Cette fois-ci, j'ai emmené la souris. Il y avait aussi beaucoup de scolaires dans la salle, des lycéens. Lorsque le débat a porté sur le fait de savoir si c'est le rhinocéros d'Afrique ou d'Asie qui a une corne ou deux (et vice-versa), débat intrinsèquement absurde (2 en Afrique, 2 ou 1 en Asie), un d'jeunz de devant a soufflé à son camarade "demande à Google !". Je vous avouerais qu'avec la souris, on en pensais tout autant : il est amusant de voir qu'en quelques années, notre rapport au savoir a changé. Mais cela ne masque-t-il pas le vrai sujet du raisonnement ?

Car avec Internet et surtout les commentaires en ligne (plus encore sur nouveaux journaux en ligne que sur les blogs, qui faisaient encore plutôt salon), on a pu s'apercevoir de tous les pseudo-raisonnements foireux de rhétorique bancale à l'œuvre, ceux-là même que dénonce avec une grande intelligence Ionesco (le logicien étant le meilleur, avec ses syllogismes auxquels on serait heureux de ne trouver que quatre termes...).

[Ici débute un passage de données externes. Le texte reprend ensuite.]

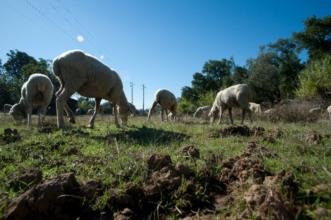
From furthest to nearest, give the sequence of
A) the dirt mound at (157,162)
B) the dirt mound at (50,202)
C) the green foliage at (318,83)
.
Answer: the green foliage at (318,83) < the dirt mound at (157,162) < the dirt mound at (50,202)

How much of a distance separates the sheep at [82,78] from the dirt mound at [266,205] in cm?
559

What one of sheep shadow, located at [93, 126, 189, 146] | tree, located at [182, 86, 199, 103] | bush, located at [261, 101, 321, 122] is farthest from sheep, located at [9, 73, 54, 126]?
tree, located at [182, 86, 199, 103]

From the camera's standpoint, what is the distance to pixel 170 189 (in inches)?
84.5

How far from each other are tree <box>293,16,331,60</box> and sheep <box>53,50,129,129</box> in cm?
3356

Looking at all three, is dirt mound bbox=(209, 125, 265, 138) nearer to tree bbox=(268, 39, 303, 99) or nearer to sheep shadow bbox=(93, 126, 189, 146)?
sheep shadow bbox=(93, 126, 189, 146)

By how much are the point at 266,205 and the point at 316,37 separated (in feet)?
130

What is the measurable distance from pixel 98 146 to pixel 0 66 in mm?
76200

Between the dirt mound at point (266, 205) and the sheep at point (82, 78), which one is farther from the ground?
the sheep at point (82, 78)

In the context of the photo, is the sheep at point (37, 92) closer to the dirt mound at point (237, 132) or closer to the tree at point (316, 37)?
the dirt mound at point (237, 132)

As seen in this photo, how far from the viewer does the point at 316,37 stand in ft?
112

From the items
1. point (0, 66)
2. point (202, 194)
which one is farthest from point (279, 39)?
point (0, 66)

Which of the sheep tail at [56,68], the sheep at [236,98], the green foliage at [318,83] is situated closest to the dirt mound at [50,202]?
the sheep tail at [56,68]

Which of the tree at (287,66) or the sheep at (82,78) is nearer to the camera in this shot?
the sheep at (82,78)

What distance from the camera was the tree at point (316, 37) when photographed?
108 ft
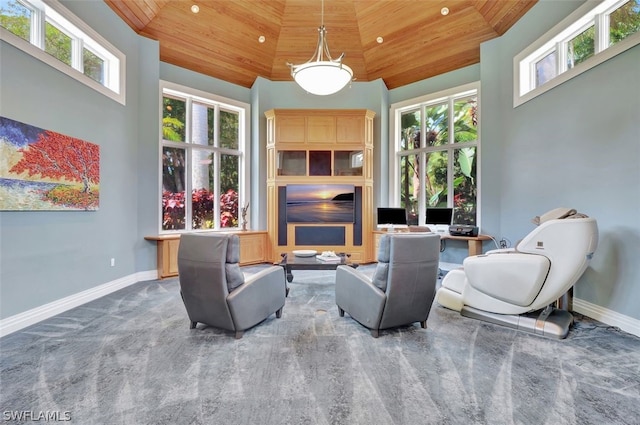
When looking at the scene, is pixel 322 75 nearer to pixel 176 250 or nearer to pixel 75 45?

Et de fait, je me demande s'il n'est pas un peu tôt pour ces adolescents non encore confronté au monde (que n'est pas leur Facebook) pour percevoir la finesse du propos : je me rends compte qu'au cours de ma scolarité, j'ai ainsi beaucoup dédaigné ce courant de l'absurde que je n'ai pu comprendre que tardivement.

Cela m'a donc interrogé sur le rôle pédagogique global que revêt l'œuvre — car elle a forcément bien un but, cette œuvre. Faut-il construire avec (quitte à être trop tôt, en espérant qu'il en restera quelque chose), faut-il s'en servir comme miroir pour faire prendre conscience de quelque chose ? (Mais risquer d'arriver trop tard, voire de ne plus pouvoir le faire ?) Il va falloir que j'interroge quelques professeurs de français sur le sujet : l'érection populaire est en jeu.